== Estratto del testo ==

↓

Lo scandalo del pandoro gate ha portato sotto i riflettori Fabio Maria Damato, l’ormai ex general manager e braccio destro di Chiara Ferragni. Molti lo hanno conosciuto dopo The Ferragnez, il documentario su Prime Video in cui l’imprenditrice digitale raccontava la sua vita insieme all’ex marito Fedez. E, in effetti, è stato a lungo una figura a dir poco fondamentale e determinante per l’imprenditrice digitale e influencer. Fino al caso Balocco, che ha cambiato la vita di entrambi e che ha reso popolare Damato, anche lui indagato per truffa aggravata come la Ferragni.
Chi è Fabio Maria Damato, ex general manager e braccio destro di Chiara Ferragni
Originario di Barletta, Fabio Maria Damato (non è nota la sua data di nascita ma dovrebbe essere nato negli anni Ottanta) si è trasferito giovanissimo a Milano. Qui si è laureato in Economia Aziendale alla Bocconi. Prima di incontrare Chiara Ferragni ha lavorato come fashion editor per Class Editori e per il Corriere della Sera e ha scritto di moda per diverse pubblicazioni tra cui Amica e MF Fashion.
Nel 2017 è diventato general manager di The Blonde Salad e di Chiara Ferragni Collection e della TBS Crew Agency, l’agenzia di marketing fondata dalla Ferragni nel 2009. Ma ha ricoperto anche il ruolo di stylist di Chiara Ferragni: si è occupato, ad esempio, di alcuni look sfoggiati al Festival di Sanremo 2023. È stato inoltre uno dei produttori del film Chiara Ferragni Unposted.
“Uno dei miei più cari amici, è il mio braccio destro, sinistro, tutto. Mi aiuta in qualsiasi attività lavorativa”, l’ha definito una volta Chiara Ferragni. Un sodalizio professionale e privato che è durato svariati anni e che, secondo i gossip, sarebbe stato anche motivo di screzi tra l’influencer e l’ex marito Fedez.
Il rapper non ha apprezzato il comportamento di Fabio Maria Damato dopo lo scandalo del pandoro e l’ha pubblicamente attaccato in un’intervista rilasciata a Francesca Fagnani a Belve: “Ci tengo a dire una cosa indipendentemente dalla vicenda giudiziaria: Chiara ha sbagliato e non lo dico in termini legali, si poteva gestire meglio. Ma una cosa so: sono sicuro che non ci sia cattiva fede, mi spiace perché lei ha deciso di prendersi tutte le responsabilità quando poteva e doveva spiegare che le responsabilità, se ci sono, non sono solo sue. Dei suoi manager? Di uno solo”.

↑

== Contenuto del dataset ==
↓

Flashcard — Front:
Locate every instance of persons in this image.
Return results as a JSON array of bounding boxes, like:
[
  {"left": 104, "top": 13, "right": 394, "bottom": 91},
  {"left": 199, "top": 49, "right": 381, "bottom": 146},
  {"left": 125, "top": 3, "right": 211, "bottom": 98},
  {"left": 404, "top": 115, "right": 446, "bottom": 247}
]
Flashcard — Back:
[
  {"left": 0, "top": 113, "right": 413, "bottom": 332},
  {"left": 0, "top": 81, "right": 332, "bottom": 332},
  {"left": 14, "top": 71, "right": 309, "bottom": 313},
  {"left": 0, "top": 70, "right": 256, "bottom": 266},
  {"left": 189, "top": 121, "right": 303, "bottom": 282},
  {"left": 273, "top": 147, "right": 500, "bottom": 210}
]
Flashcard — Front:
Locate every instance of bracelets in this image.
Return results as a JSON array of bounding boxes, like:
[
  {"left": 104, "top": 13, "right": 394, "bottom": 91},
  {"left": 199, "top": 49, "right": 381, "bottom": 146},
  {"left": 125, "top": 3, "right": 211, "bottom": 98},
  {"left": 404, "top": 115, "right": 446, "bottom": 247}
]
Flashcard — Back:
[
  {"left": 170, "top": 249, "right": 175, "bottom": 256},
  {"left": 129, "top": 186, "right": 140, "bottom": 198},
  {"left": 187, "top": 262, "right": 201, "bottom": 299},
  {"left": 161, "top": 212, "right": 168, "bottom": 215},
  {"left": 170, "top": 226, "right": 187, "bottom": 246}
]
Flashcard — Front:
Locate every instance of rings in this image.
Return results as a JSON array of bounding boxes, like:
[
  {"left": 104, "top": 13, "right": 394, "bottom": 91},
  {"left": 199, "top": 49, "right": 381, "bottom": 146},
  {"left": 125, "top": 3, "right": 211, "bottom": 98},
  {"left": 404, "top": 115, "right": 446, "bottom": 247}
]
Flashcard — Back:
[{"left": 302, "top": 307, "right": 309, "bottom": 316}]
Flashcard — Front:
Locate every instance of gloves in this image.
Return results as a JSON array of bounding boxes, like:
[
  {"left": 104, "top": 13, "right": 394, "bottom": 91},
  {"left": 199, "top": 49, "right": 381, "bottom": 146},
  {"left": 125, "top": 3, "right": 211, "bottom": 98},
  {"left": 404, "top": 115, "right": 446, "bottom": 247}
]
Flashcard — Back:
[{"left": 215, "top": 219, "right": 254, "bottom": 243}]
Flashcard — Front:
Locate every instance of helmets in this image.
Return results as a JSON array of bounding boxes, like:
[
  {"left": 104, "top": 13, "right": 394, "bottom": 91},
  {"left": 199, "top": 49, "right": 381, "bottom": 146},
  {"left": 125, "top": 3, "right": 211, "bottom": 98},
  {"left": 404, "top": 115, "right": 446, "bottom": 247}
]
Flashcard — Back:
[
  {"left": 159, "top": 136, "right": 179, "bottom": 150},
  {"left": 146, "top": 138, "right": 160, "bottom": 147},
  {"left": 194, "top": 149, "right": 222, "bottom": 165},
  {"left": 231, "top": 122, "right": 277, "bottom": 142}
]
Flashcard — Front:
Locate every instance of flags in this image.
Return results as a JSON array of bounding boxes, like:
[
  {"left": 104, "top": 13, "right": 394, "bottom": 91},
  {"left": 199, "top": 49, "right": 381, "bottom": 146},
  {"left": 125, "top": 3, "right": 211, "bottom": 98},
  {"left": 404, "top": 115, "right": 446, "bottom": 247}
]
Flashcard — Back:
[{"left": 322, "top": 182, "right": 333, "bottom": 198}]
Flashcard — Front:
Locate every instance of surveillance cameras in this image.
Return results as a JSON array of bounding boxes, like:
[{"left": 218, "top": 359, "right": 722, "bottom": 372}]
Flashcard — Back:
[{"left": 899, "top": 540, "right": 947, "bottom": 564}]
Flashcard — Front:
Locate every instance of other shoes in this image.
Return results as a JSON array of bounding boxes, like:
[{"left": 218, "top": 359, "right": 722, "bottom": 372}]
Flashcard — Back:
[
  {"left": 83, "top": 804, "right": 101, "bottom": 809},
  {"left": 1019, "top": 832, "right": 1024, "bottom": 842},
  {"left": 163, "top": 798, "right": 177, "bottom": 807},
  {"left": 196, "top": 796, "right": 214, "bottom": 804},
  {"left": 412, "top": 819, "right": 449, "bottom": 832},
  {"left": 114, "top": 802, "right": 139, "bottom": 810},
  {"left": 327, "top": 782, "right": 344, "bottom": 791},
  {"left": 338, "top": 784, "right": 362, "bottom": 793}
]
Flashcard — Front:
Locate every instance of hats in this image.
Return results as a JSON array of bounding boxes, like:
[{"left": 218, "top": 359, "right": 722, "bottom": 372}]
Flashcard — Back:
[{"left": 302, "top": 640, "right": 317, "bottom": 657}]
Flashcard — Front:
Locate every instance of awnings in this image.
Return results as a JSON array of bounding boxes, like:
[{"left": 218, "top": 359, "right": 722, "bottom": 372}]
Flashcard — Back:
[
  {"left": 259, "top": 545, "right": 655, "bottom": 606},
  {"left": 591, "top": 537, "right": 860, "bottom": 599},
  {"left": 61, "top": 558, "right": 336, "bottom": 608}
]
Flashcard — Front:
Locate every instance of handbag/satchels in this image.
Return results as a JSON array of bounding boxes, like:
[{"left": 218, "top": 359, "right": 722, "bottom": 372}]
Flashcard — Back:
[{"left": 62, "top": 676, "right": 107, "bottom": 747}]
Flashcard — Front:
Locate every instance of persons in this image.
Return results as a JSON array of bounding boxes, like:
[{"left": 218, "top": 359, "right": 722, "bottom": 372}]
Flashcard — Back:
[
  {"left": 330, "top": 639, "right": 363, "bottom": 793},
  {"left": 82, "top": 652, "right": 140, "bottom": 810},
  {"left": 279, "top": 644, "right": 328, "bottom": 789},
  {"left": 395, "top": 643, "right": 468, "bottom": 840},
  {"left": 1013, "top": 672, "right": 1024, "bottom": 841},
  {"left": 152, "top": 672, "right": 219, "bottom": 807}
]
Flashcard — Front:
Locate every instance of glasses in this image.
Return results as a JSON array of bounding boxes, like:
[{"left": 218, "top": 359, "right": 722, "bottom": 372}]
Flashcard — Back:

↑

== Istruzioni ==
1 - Per favore, riscrivi come elenco puntato il paragrafo del testo su Fabio Maria Damato che comincia con «Originario di Barletta», conservandone i fatti principali.
2 - Elenca gli editori e le pubblicazioni per cui Damato ha lavorato o scritto prima di incontrare Chiara Ferragni, secondo il testo su di lui.
3 - Riprendi il testo su Fabio Maria Damato e proseguilo dopo la sua ultima frase.
Le righe sono materiale a sé, separato dal testo.

== Risposte per compito ==
1 -
- È originario di Barletta e si è trasferito giovanissimo a Milano.
- La sua data di nascita non è nota, ma dovrebbe essere nato negli anni Ottanta.
- Si è laureato in Economia Aziendale alla Bocconi.
- Ha lavorato come fashion editor per Class Editori e per il Corriere della Sera.
- Ha scritto di moda per diverse pubblicazioni, tra cui Amica e MF Fashion.

2 -
- Class Editori
- Corriere della Sera
- Amica
- MF Fashion

3 -
Chiara Ferragni e Fabio Maria Damato: la rottura dopo lo scandalo del pandoro
Nel 2024, in seguito al pandoro gate, si è spezzato l’idillio tra Chiara Ferragni e Fabio Maria Damato. Entrambi indagati per truffa aggravata, hanno deciso di dividere le proprie strade professionali. Con un comunicato stampa l’imprenditrice digitale ha annunciato l’uscita di Damato dalle sue società: “A partire dal 16 giugno 2024, Fabio Maria Damato cesserà dalla funzione di direttore generale e consigliere di entrambe le aziende per perseguire altre opportunità professionali. Il cambiamento fa parte di un percorso di rinnovamento aziendale”.
Al suo posto Marina Di Guardo, la madre di Chiara Ferragni, che ha assunto formalmente il ruolo di direttore generale della Sisterhood, holding che gestisce anche Fenice e Tbs Crew. E poi Lorenzo Castelli, manager selezionato nel 2021 da Forbes Italia tra gli Under 30 più promettenti della categoria Venture Capital, e Alessandro Marina, un consulente noto nel mondo della moda milanese. In un lungo post su Instagram, Damato ha spiegato la sua versione dei fatti circa l’allontanamento dalla Ferragni.
Fabio ha assicurato di non essere stato licenziato: “Lo scorso febbraio, infatti, dopo attente e inevitabili riflessioni, ho deciso di dare le dimissioni (quindi no, non sono stato licenziato) dalle aziende con cui ho condiviso un percorso professionale incredibile, e per le quali negli anni ho dato tutto me stesso in termini di assoluta dedizione, idee, cuore e testa, sempre onorando i valori di onestà e correttezza che mi contraddistinguono”.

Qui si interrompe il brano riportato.